Ein Stückchen Pizza hier, eine Handvoll Knabberkram da – täglich nehmen wir rund neun (Männer) beziehungsweise sechs Gramm (Frauen) Salz zu uns. Gesund sind laut Weltgesundheitsorganisation WHO allerdings nur fünf Gramm. Wer seinen Salzkonsum einschränken möchte, sollte deshalb nicht nur Fast Food und Chips vom Speiseplan streichen. Denn Salz lauert überall, selbst in unseren Frühstücksflocken. So entkommen Sie der Salzfalle!

Zu wenig Salz ist genauso ungesund wie zu viel (Bild: thinkstock)Zu wenig Salz ist genauso ungesund wie zu viel (Bild: thinkstock)
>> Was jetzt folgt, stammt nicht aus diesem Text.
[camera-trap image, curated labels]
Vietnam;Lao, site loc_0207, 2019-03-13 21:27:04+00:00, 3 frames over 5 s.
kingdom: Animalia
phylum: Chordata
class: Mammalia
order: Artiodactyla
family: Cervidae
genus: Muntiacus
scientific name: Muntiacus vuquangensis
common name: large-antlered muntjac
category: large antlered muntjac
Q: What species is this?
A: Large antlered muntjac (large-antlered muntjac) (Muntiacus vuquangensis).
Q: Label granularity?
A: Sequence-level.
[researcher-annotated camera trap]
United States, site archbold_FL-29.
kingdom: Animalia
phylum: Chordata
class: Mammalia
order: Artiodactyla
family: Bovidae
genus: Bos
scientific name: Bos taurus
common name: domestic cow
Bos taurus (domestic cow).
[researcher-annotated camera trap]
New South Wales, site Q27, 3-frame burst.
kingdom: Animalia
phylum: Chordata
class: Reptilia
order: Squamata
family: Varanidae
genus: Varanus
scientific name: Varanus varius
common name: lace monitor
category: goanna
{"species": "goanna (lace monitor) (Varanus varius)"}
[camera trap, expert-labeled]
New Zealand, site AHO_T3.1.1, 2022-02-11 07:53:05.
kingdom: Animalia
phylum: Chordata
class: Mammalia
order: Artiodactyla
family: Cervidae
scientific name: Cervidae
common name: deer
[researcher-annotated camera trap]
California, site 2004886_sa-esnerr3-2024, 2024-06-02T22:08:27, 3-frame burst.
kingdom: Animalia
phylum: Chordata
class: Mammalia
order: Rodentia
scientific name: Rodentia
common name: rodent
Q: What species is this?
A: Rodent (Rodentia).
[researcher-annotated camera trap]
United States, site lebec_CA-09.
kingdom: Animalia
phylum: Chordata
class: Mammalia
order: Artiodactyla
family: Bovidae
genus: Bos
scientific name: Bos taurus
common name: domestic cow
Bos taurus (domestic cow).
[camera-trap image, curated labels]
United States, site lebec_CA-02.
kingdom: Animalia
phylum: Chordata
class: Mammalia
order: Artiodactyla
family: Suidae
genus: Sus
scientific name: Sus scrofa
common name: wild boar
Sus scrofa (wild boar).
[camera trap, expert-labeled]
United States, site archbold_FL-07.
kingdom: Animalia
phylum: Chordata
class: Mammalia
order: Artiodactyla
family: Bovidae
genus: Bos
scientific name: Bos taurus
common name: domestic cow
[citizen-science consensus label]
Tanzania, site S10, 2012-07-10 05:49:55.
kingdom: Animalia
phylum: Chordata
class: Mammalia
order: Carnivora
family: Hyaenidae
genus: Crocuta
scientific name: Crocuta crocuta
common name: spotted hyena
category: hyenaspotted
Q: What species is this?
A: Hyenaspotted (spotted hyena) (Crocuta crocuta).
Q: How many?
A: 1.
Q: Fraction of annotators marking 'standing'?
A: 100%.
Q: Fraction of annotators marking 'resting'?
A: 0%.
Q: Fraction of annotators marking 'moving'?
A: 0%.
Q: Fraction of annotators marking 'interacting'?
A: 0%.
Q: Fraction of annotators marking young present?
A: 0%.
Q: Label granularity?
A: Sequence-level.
Eine gewisse Mindestmenge Salz ist für den Körper wichtig. Die Bestandteile Natrium und Chlorid regulieren den Wasserhaushalt und aktivieren Stoffwechselvorgänge. Zu viel des Guten bekommt uns allerdings gar nicht gut. Das Tückische: Nur etwa 15 Prozent der täglich von uns aufgenommenen Salzmenge kommt direkt aus dem Streuer – der Rest versteckt sich in Lebensmitteln, die wir fast alle nichtsahnend in uns hineinfuttern.

Fertigprodukte vermeiden!
Salz wird nicht nur als Würzmittel verwendet, sondern dient auch der Konservierung. Nehmen Sie also lieber frische Lebensmittel zu sich und greifen Sie zu gefrorenem Gemüse statt zu Konservendosen. Zur Orientierung: Ein einziges Stück Tiefkühlpizza enthält rund 0,76 Gramm Salz.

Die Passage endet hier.